Directions:
Range to copy from the entries below: the line containing "Materi LENGKAP Metabolisme" through the line containing "Essencia Salon and Day Spa - Wilmington-Newark: $50", inclusive. Retype only those lines, exactly, without any images.
---------- Records for this exercise
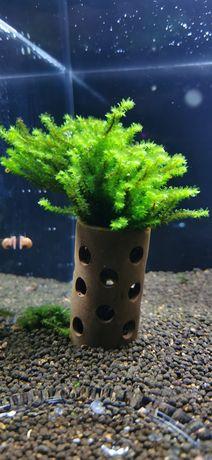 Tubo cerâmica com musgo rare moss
--------------------
---------- Records for this exercise
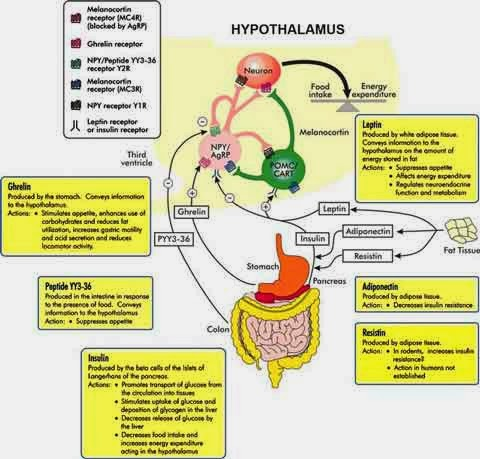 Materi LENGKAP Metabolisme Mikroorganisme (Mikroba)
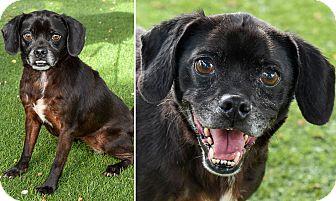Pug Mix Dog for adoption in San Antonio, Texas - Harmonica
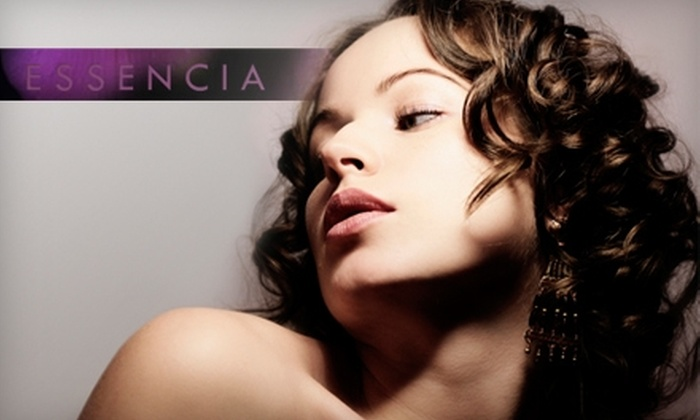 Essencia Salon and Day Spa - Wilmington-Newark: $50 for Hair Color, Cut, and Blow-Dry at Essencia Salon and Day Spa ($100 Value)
--------------------
Result below:
 Materi LENGKAP Metabolisme Mikroorganisme (Mikroba)
Pug Mix Dog for adoption in San Antonio, Texas - Harmonica
 Essencia Salon and Day Spa - Wilmington-Newark: $50 for Hair Color, Cut, and Blow-Dry at Essencia Salon and Day Spa ($100 Value)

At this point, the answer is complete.